Lately, I’ve been struggling and fighting with my inner demons. Depression has been my nemesis since God knows when. I've always fought with depression in various degrees of mildness or severity, since I can remember. Even as a kid, I found myself always the odd one out, attempting to exist in a place that didn't understand me, and instead of asking, it was just assumed that what and who I am was simply wrong. People close to me never made me feel loved. They were too critical about everything about me, that there were times when I felt it was a big mistake that I existed. Boy, I was glad to grow up! I hated being a kid. I was a kid when I felt most rejected, unloved, shamed and humiliated.
Since I move back to the Philippines, I felt abandoned by the very people that I thought were my friends, some closer still... more like family. It's funny how moving away and being here has brought so much clarity. Not that the picture is pretty. I've been used, manipulated, and tossed aside by some of the most amazing people I thought I knew. Even now, I can't convince myself to hate them, though trust me, I wish I could. Some days I wish I had a dick so I can slap them with my 3-inch limpy DICK! Well, I’m not exactly gay, but I was just trying to make a point. I'm not the kind of person who can live with negativity. I believe that life’s too short to worry about stupid shit. There are better things to worry about. The voices in my head tell me that I could fall into a deep depression, not leave my bed in three days or the house in weeks, but the rational and saner side of me tells me that letting myself fall into a crevice of my own making is not going to do me any good or make me feel any better.

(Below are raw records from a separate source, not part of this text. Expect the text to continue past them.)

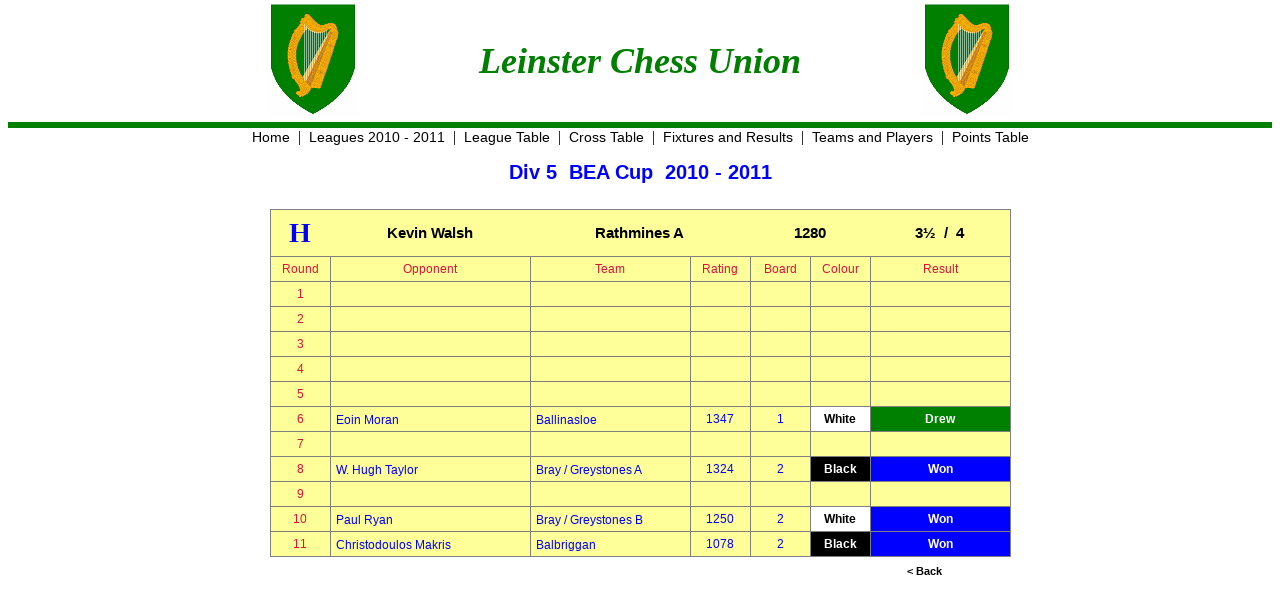

--- FILE ---
content_type: text/html
request_url: https://leinsterchess.com/lcu1011/div5/pt0904.htm
body_size: 3878
content:
<!DOCTYPE html>
<html lang="en">
<head>
<meta charset="UTF-8">
<meta name="description" content="Chess League results for Leinster Chess Union Div 5 BEA Cup 2010 - 2011">
<meta name="keywords" content="Chess, Chess League, Chess Leagues, Chess Results, Leinster Chess Union, BEA Cup">
<title>Leinster Chess Union</title>
<link href="/CLStyle2.css" rel="stylesheet" type="text/css">
</head>
<body style="margin-top:0">
<table class="logo2"><tr>
<td class="textrv"><img src="/images/Crest.GIF" width="90" height="116"></td>
<td class="lcu2">Leinster Chess Union</td>
<td class="textlv"><img src="/images/Crest.GIF" width="90" height="116"></td>
</tr></table>
<div class="textc">
<a href="/index.htm">Home</a>&nbsp;&nbsp;|&nbsp;
<a href="../index.htm">Leagues 2010 - 2011</a>&nbsp;&nbsp;|&nbsp;
<a href="table.htm">League Table</a>&nbsp;&nbsp;|&nbsp;
<a href="cross.htm">Cross Table</a>&nbsp;&nbsp;|&nbsp;
<a href="fixtures.htm">Fixtures and Results</a>&nbsp;&nbsp;|&nbsp;
<a href="teams.htm">Teams and Players</a>&nbsp;&nbsp;|&nbsp;
<a href="scores.htm">Points Table</a>
</div>
<div style="margin-top:10px"></div>
<table class="division"><tr><td>Div 5&nbsp;&nbsp;BEA Cup&nbsp;&nbsp;2010 - 2011</td></tr></table>
<div style="margin-top:20px"></div>
<table class="grid">
<colgroup>
<col class="col60">
<col class="col200">
<col class="col160">
<col class="col60">
<col class="col60">
<col class="col60">
<col class="col140">
</colgroup>
<tr>
<th class="hist"><a href="/players/code6250.htm">H</a></th>
<th class="team">Kevin Walsh</th>
<th colspan="2" class="team"><a href="panel9.htm">Rathmines A</a></th>
<th colspan="2" class="team">1280</th>
<th class="team">3&frac12;&nbsp;&nbsp;/&nbsp;&nbsp;4</th>
</tr>
<tr class="head">
<td>Round</td>
<td>Opponent</td>
<td>Team</td>
<td>Rating</td>
<td>Board</td>
<td>Colour</td>
<td>Result</td>
</tr>
<tr>
<td class="head">1</td>
<td></td>
<td></td>
<td></td>
<td></td>
<td></td>
<td></td>
</tr>
<tr>
<td class="head">2</td>
<td></td>
<td></td>
<td></td>
<td></td>
<td></td>
<td></td>
</tr>
<tr>
<td class="head">3</td>
<td></td>
<td></td>
<td></td>
<td></td>
<td></td>
<td></td>
</tr>
<tr>
<td class="head">4</td>
<td></td>
<td></td>
<td></td>
<td></td>
<td></td>
<td></td>
</tr>
<tr>
<td class="head">5</td>
<td></td>
<td></td>
<td></td>
<td></td>
<td></td>
<td></td>
</tr>
<tr>
<td class="head">6</td>
<td class="oppos"><a href="pt0503.htm">Eoin Moran</a></td>
<td class="oppos"><a href="panel5.htm">Ballinasloe</a></td>
<td class="ratecode">1347</td>
<td class="ratecode">1</td>
<td class="colw">White</td>
<td class="rdraw"><a href="match28.htm">Drew</a></td>
</tr>
<tr>
<td class="head">7</td>
<td></td>
<td></td>
<td></td>
<td></td>
<td></td>
<td></td>
</tr>
<tr>
<td class="head">8</td>
<td class="oppos"><a href="pt0107.htm">W. Hugh Taylor</a></td>
<td class="oppos"><a href="panel1.htm">Bray / Greystones A</a></td>
<td class="ratecode">1324</td>
<td class="ratecode">2</td>
<td class="colb">Black</td>
<td class="rwin"><a href="match36.htm">Won</a></td>
</tr>
<tr>
<td class="head">9</td>
<td></td>
<td></td>
<td></td>
<td></td>
<td></td>
<td></td>
</tr>
<tr>
<td class="head">10</td>
<td class="oppos"><a href="pt0203.htm">Paul Ryan</a></td>
<td class="oppos"><a href="panel2.htm">Bray / Greystones B</a></td>
<td class="ratecode">1250</td>
<td class="ratecode">2</td>
<td class="colw">White</td>
<td class="rwin"><a href="match47.htm">Won</a></td>
</tr>
<tr>
<td class="head">11</td>
<td class="oppos"><a href="pt0404.htm">Christodoulos Makris</a></td>
<td class="oppos"><a href="panel4.htm">Balbriggan</a></td>
<td class="ratecode">1078</td>
<td class="ratecode">2</td>
<td class="colb">Black</td>
<td class="rwin"><a href="match53.htm">Won</a></td>
</tr>
</table>
<table class="tlink" width="720">
<tr>
<td></td>
<td class="next"><a href="pt0902.htm">&lt; Back</a></td>
<td class="next"></td>
</tr>
</table>
</body>
</html>
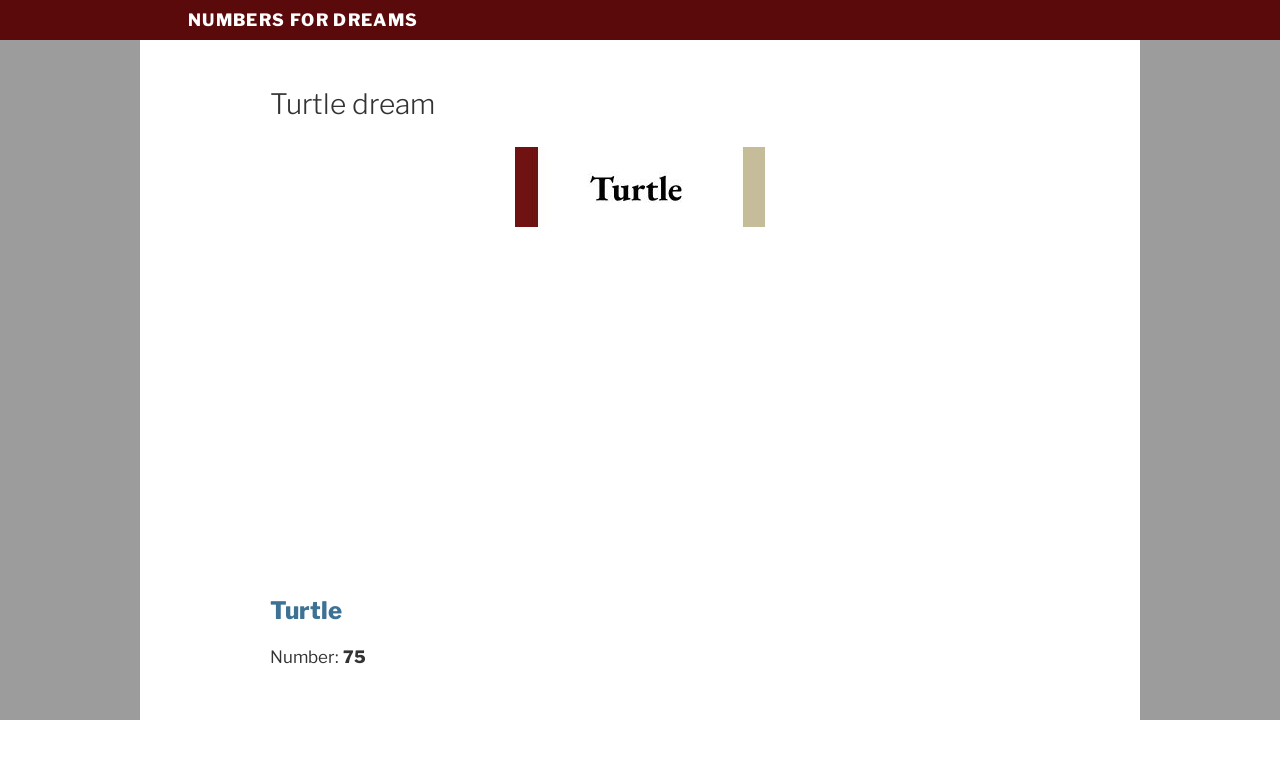

--- FILE ---
content_type: text/html; charset=utf-8
request_url: https://www.google.com/recaptcha/api2/aframe
body_size: 267
content:
<!DOCTYPE HTML><html><head><meta http-equiv="content-type" content="text/html; charset=UTF-8"></head><body><script nonce="danhXtFMNIjv_zDqX-zoBA">/** Anti-fraud and anti-abuse applications only. See google.com/recaptcha */ try{var clients={'sodar':'https://pagead2.googlesyndication.com/pagead/sodar?'};window.addEventListener("message",function(a){try{if(a.source===window.parent){var b=JSON.parse(a.data);var c=clients[b['id']];if(c){var d=document.createElement('img');d.src=c+b['params']+'&rc='+(localStorage.getItem("rc::a")?sessionStorage.getItem("rc::b"):"");window.document.body.appendChild(d);sessionStorage.setItem("rc::e",parseInt(sessionStorage.getItem("rc::e")||0)+1);localStorage.setItem("rc::h",'1769618028298');}}}catch(b){}});window.parent.postMessage("_grecaptcha_ready", "*");}catch(b){}</script></body></html>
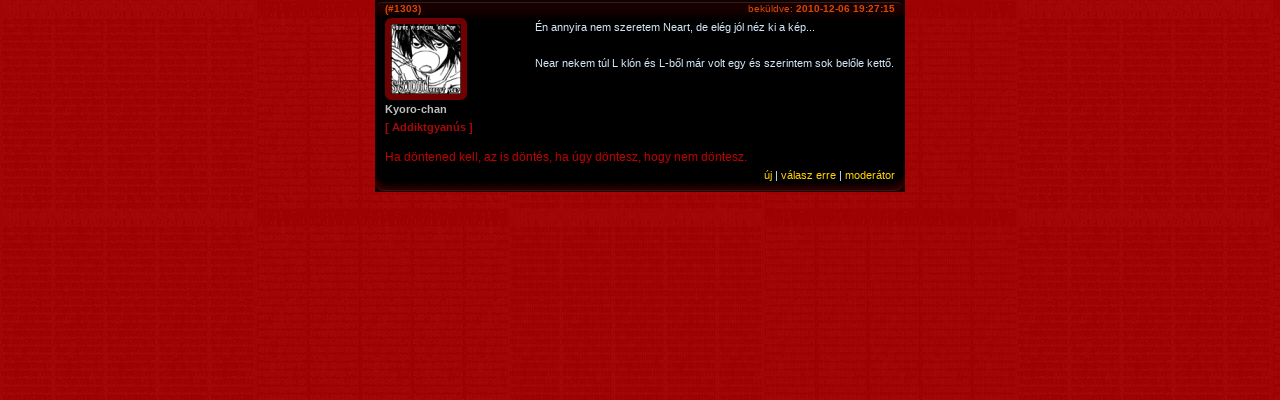

--- FILE ---
content_type: text/html; charset=utf-8
request_url: http://mangafan.hu/forum/post/141983
body_size: 1432
content:
<!DOCTYPE html PUBLIC "-//W3C//DTD XHTML 1.0 Transitional//EN" "http://www.w3.org/TR/xhtml1/DTD/xhtml1-transitional.dtd">
<html xmlns="http://www.w3.org/1999/xhtml">
<head>
<meta http-equiv="Content-Type" content="text/html; charset=UTF-8" />
<title>Mangafan.hu</title>
<base href="http://mangafan.hu/" />
<link rel="stylesheet" type="text/css" href="/themes/mangafan/css/text_style.css" media="screen" />
<link rel="stylesheet" type="text/css" href="/themes/mangafan/css/screen.css" media="screen" />
<meta name="verify-v1" content="hkFPwuAXgNIEApAEQayKC7qu6DijWg4V/ATYCueKvKs=" />
<!--[if lt IE 7]>
<link rel="stylesheet" type="text/css" href="/themes/mangafan/css/style-ie.css" />
<![endif]-->
</head>
<body>
			<div id="main">
    		<div style="margin:auto; width: 530px;">
<script src="/themes/mangafan/js/forum.js" type="text/javascript"></script>
<a name="141983"></a>
<div class="shortboxbgwrapper_top">
			<div class="forum-messageinfoline">
		<div class="forum-postedat">beküldve: <b>2010-12-06 19:27:15</b></div>
		<b>(#1303)</b> 	</div>
</div>
<div class="bigboxbgwrapper">
	<div style="float:left; padding-right:10px; padding-left:10px; padding-bottom:5px; width:136px; height:115px;">
		<div class="top-avatar"><div class="bot-avatar"><a href="/tagok/8553" target="_blank"><img class="volume-logo" src="/index.php?module=images&amp;func=display&amp;id=9592&amp;width=70&amp;height=70&amp;fixsize=true" width="70" height="70" alt="Kyoro-chan" /></a></div></div>
		<div class="loginname">Kyoro-chan</div>
		<div class="rang">[ Addiktgyanús ]</div>
		</div>
	<div class="forum-message">Én annyira nem szeretem Neart, de elég jól néz ki a kép...<br /><br />Near nekem túl L klón és L-ből már volt egy és szerintem sok belőle kettő.</div>
<div style="clear: both; height: 10px; font-size: 1px">&nbsp;</div>
<div style="color:#bf0000; padding-right:10px; padding-left:10px; font-size:12px;">Ha döntened kell, az is döntés, ha úgy döntesz, hogy nem döntesz.</div>
</div>
<div class="shortboxbgwrapper_bottom" style="height:20px; width:510px; padding:0px 10px 6px 10px; margin-bottom:10px;">
	<div style="float:right; text-align:right;"><a href="/forum/topic/220/newpost">új</a> | <a href="/forum/topic/220/newpost/141983">válasz erre</a> | <a onClick="if (confirm('Valóban jelenteni szeretnéd a moderátoroknak ezt a hozzászólást?')) RequestMod(141983);">moderátor</a></div>
		<div style="clear:right;"></div>
</div>
</div>			</div>
<script type="text/javascript">
var gaJsHost = (("https:" == document.location.protocol) ? "https://ssl." : "http://www.");
document.write(unescape("%3Cscript src='" + gaJsHost + "google-analytics.com/ga.js' type='text/javascript'%3E%3C/script%3E"));
</script>
<script type="text/javascript">
var pageTracker = _gat._getTracker("UA-770401-2");
pageTracker._initData();
pageTracker._trackPageview();
</script>
</body>
</html>
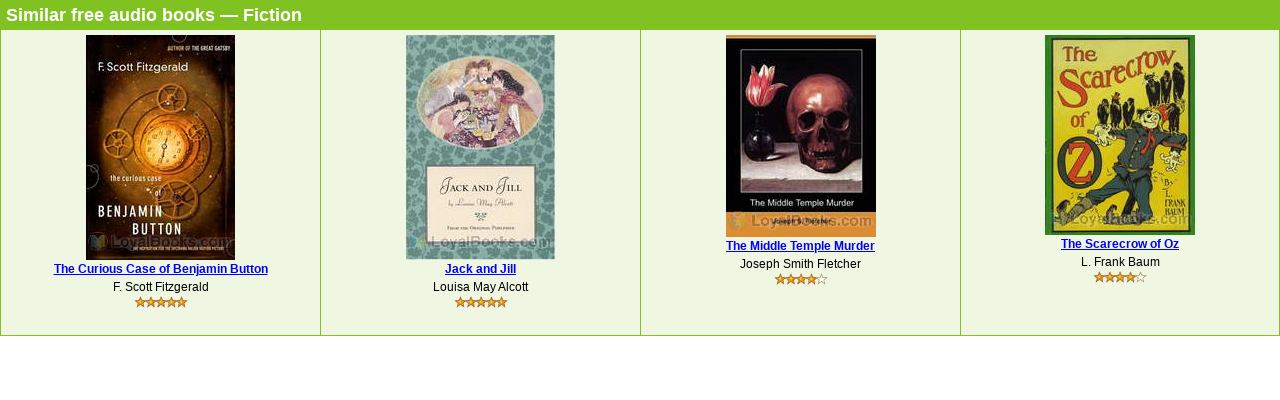

--- FILE ---
content_type: text/html; charset=UTF-8
request_url: http://www.loyalbooks.com/book/carousel?book=Socks-Beverly-Cleary
body_size: 873
content:
<!DOCTYPE HTML PUBLIC "-//W3C//DTD HTML 4.01 Transitional//EN" "http://www.w3.org/TR/html4/loose.dtd">
<html xmlns:og="http://opengraphprotocol.org/schema/" xmlns:fb="http://ogp.me/ns/fb#"> 
<head>


<meta http-equiv="Content-Type" content="text/html;charset=utf-8">



<meta name="robots" content="noindex, nofollow">
<link rel="stylesheet" type="text/css" href="/desktop3.css">
</head>
<body>


<table class="link" summary="Audio books">
<tr><th class="link" colspan="4"><h1>Similar free audio books &#8212; Fiction</h1></th></tr>
<tr>
<td class="link" width="25%" valign="top" align="center">
<div style="height:295px"><a href="/book/the-curious-case-of-benjamin-button-version-2" target="_top" rel="nofollow">
<img class="layout" src="/image/layout2/the-curious-case-of-benjamin-button-version-2.jpg" alt="The Curious Case of Benjamin Button by F. Scott Fitzgerald"></a><br>
<a href="/book/the-curious-case-of-benjamin-button-version-2" target="_top" rel="nofollow">
<b>The Curious Case of Benjamin Button</b></a><br>F. Scott Fitzgerald
<br><a href="/book/the-curious-case-of-benjamin-button-version-2" target="_top" rel="nofollow">
<div class="s-desktop" id="star5"></div>
</a>
</div></td>
<td class="link" width="25%" valign="top" align="center">
<div style="height:295px"><a href="/book/jack-and-jill" target="_top" rel="nofollow">
<img class="layout" src="/image/layout2/Jack-and-Jill.jpg" alt="Jack and Jill by Louisa May Alcott"></a><br>
<a href="/book/jack-and-jill" target="_top" rel="nofollow">
<b>Jack and Jill</b></a><br>Louisa May Alcott
<br><a href="/book/jack-and-jill" target="_top" rel="nofollow">
<div class="s-desktop" id="star5"></div>
</a>
</div></td>
<td class="link" width="25%" valign="top" align="center">
<div style="height:295px"><a href="/book/the-middle-temple-murder-by-js-fletcher" target="_top" rel="nofollow">
<img class="layout" src="/image/layout2/Middle-Temple-Murder.jpg" alt="The Middle Temple Murder by Joseph Smith Fletcher"></a><br>
<a href="/book/the-middle-temple-murder-by-js-fletcher" target="_top" rel="nofollow">
<b>The Middle Temple Murder</b></a><br>Joseph Smith Fletcher
<br><a href="/book/the-middle-temple-murder-by-js-fletcher" target="_top" rel="nofollow">
<div class="s-desktop" id="star4"></div>
</a>
</div></td>
<td class="link" width="25%" valign="top" align="center">
<div style="height:295px"><a href="/book/scarecrow-of-oz-by-l-frank-baum" target="_top" rel="nofollow">
<img class="layout" src="/image/layout2/scarecrow_oz.jpg" alt="The Scarecrow of Oz by L. Frank Baum"></a><br>
<a href="/book/scarecrow-of-oz-by-l-frank-baum" target="_top" rel="nofollow">
<b>The Scarecrow of Oz</b></a><br>L. Frank Baum
<br><a href="/book/scarecrow-of-oz-by-l-frank-baum" target="_top" rel="nofollow">
<div class="s-desktop" id="star4"></div>
</a>
</div></td>
</tr>
</table>


</body>
</html>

I don’t doubt that I am a great person; I have been told that I am a loving person, and I’m pretty easy going , loads of fun (the definition of party itself) and relatively nice, but to be fair, I do not understand others well sometimes, or perhaps it is simply that I do not read others well. Perhaps they are the different sides of exactly the same coin. Confusion and chaos inevitably reign when I start reading in between the lines, or start making assumptions, so I've learned to trust my gutt and lean on hard facts.
A friendship, much like a relationship of any other kind, needs to be nurtured, cared for, and needs to be paid close attention to. The distance shouldn’t even be an issue, if one truly cares enough. Some very smart people invented computers and the internet, mobile phones, and even the good ole fashion snail mail still exist, you know.
I hate opening up and allowing myself to be vulnerable except when it comes to the people I love, but very very slowly, I am opening up to the changes; the different people around me, the different way of life here, the different routine. There's always room for new friends or acquaintances, but I reserve VIP rooms for old friends, the friends I have now, the people I care about, and the one I love.